イルーゾォ自身も、詳しいことはよく分かっていないので、その『何か』が悪魔の類いなのか、はたまた妖精的な類いのものなのか、は知らない。
『何か』について知っていることと言えば、人間としてこの世に生を受けてからイルーゾォとして生きるよりちょっと前のその間に、『祖母だ』と名乗る婆さんから『何か』への対処法として『鏡の簡単な使い方』を教えてもらったくらいである。
結局、それ以上のことは教えてくれなかったから、あの婆さんもその程度の知識しか持っていなかったのかもしれないが、それでも一応対処することは出来たので、暗殺チームの中で何かがあった際にはそれなりに頼りにはされた。
猫として生を受けた現在でも、仲間内からは『イルーゾォは見えるし、対処もできる』と認識されていているので、リーダーから近所の子どもたちの傍に『何か』がいないか、相談されることも多い。
というわけで、今日はリーダーと街の『パトロール』なのである。
街の至るところに『何か』がいるにはいるが、今日は小物ばかりだ。昨日もパトロールしているし、アイツらの方も本番当日に向けて英気を養っているのだろう。

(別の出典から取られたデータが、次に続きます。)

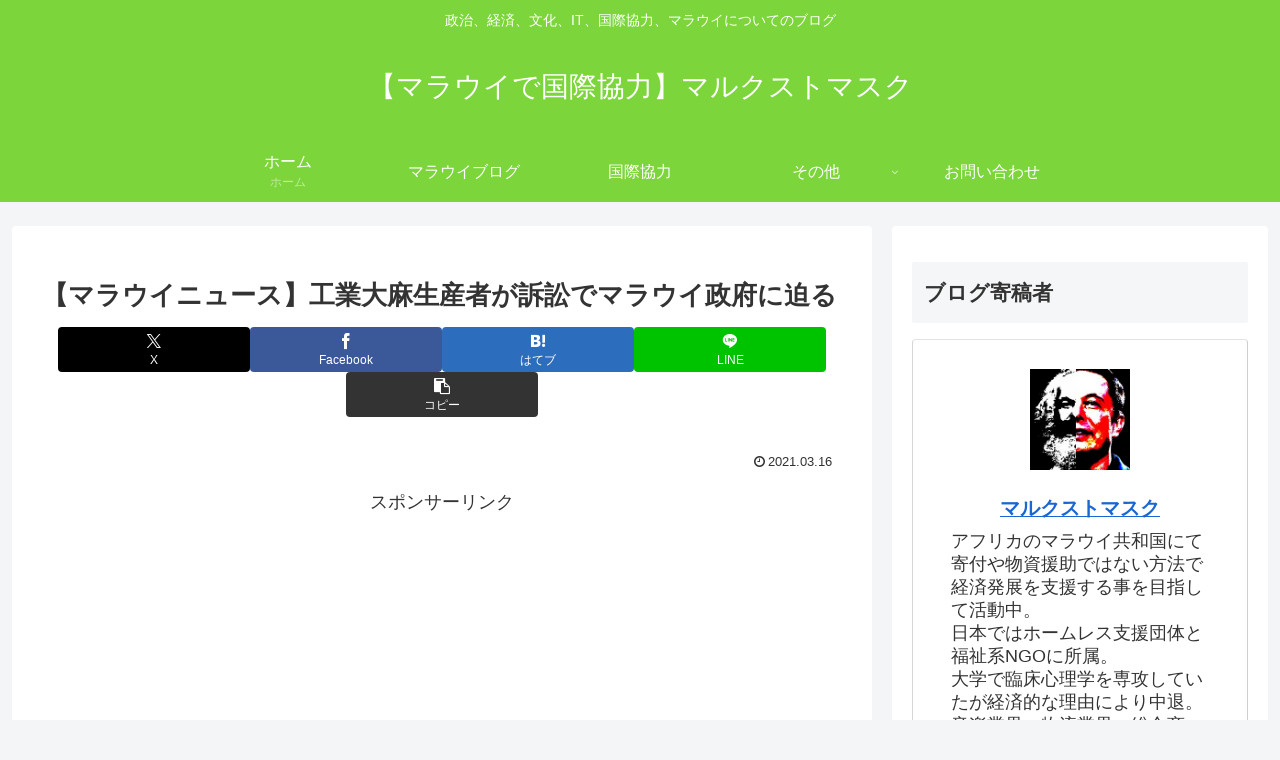

--- FILE ---
content_type: text/html; charset=utf-8
request_url: https://www.google.com/recaptcha/api2/aframe
body_size: 268
content:
<!DOCTYPE HTML><html><head><meta http-equiv="content-type" content="text/html; charset=UTF-8"></head><body><script nonce="MZ9bChMrHuSF8TCL6dvxww">/** Anti-fraud and anti-abuse applications only. See google.com/recaptcha */ try{var clients={'sodar':'https://pagead2.googlesyndication.com/pagead/sodar?'};window.addEventListener("message",function(a){try{if(a.source===window.parent){var b=JSON.parse(a.data);var c=clients[b['id']];if(c){var d=document.createElement('img');d.src=c+b['params']+'&rc='+(localStorage.getItem("rc::a")?sessionStorage.getItem("rc::b"):"");window.document.body.appendChild(d);sessionStorage.setItem("rc::e",parseInt(sessionStorage.getItem("rc::e")||0)+1);localStorage.setItem("rc::h",'1769910578530');}}}catch(b){}});window.parent.postMessage("_grecaptcha_ready", "*");}catch(b){}</script></body></html>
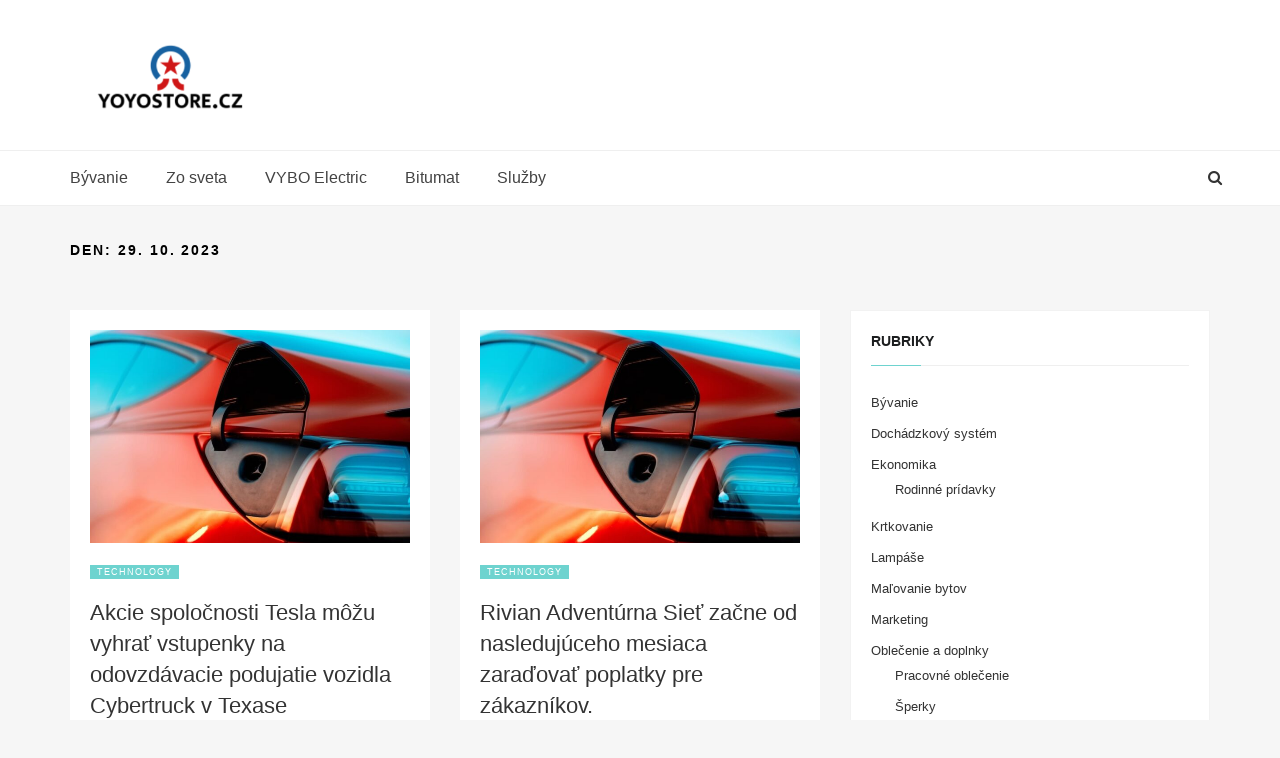

--- FILE ---
content_type: text/html; charset=utf-8
request_url: https://www.google.com/recaptcha/api2/aframe
body_size: 266
content:
<!DOCTYPE HTML><html><head><meta http-equiv="content-type" content="text/html; charset=UTF-8"></head><body><script nonce="PtYLOTsd5_vwIqGyoKn_xw">/** Anti-fraud and anti-abuse applications only. See google.com/recaptcha */ try{var clients={'sodar':'https://pagead2.googlesyndication.com/pagead/sodar?'};window.addEventListener("message",function(a){try{if(a.source===window.parent){var b=JSON.parse(a.data);var c=clients[b['id']];if(c){var d=document.createElement('img');d.src=c+b['params']+'&rc='+(localStorage.getItem("rc::a")?sessionStorage.getItem("rc::b"):"");window.document.body.appendChild(d);sessionStorage.setItem("rc::e",parseInt(sessionStorage.getItem("rc::e")||0)+1);localStorage.setItem("rc::h",'1765501145479');}}}catch(b){}});window.parent.postMessage("_grecaptcha_ready", "*");}catch(b){}</script></body></html>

路地や物陰に隠れる『何か』に睨みを利かせながら街路を闊歩する。
おそらく、もうしばらくの間は『何か』たちも大人しくしているだろう、と進言しようと思ったタイミングだった。
『specchioと呼ばれるのはもう慣れたか?』
不意に振り返るリゾットに少しだけ驚いて、specchioは立ち止まった。
相変わらず、リゾットは大きい。
自身も同じ黒猫だが、リーダーであるリゾットの体格や風貌には敵わない。
その代わり、フーゴの愛情の賜物でもある毛並みの美しさは誰より一番、とも自負している。
『おぅ。
けど、specchioなんて味気ねぇよな。
そのまんまじゃん。』
『お前自身じゃないか。
良い名前だと思うぞ。』
笑いながら再び歩き始めるリゾットの歩調に合わせて、specchioも歩き出す。
『まぁなぁ……』
まんざらでもないことをリゾットも見抜いているのだろう。リゾットはspecchioの態度に溜め息を吐きながら、世間話とともにspecchioの近況を聞き出しつつ、いつもの分かれ道に出る。
右に曲がればフーゴとspecchioが暮らす高級住宅街、左に曲がればリゾットが住処としている下町がある。
『明日もいつもの時間に。』
『Va bene.』
右に曲がったspecchioの後ろ姿が見えなくなるまで見送って、リゾットは左に曲がって歩き出した。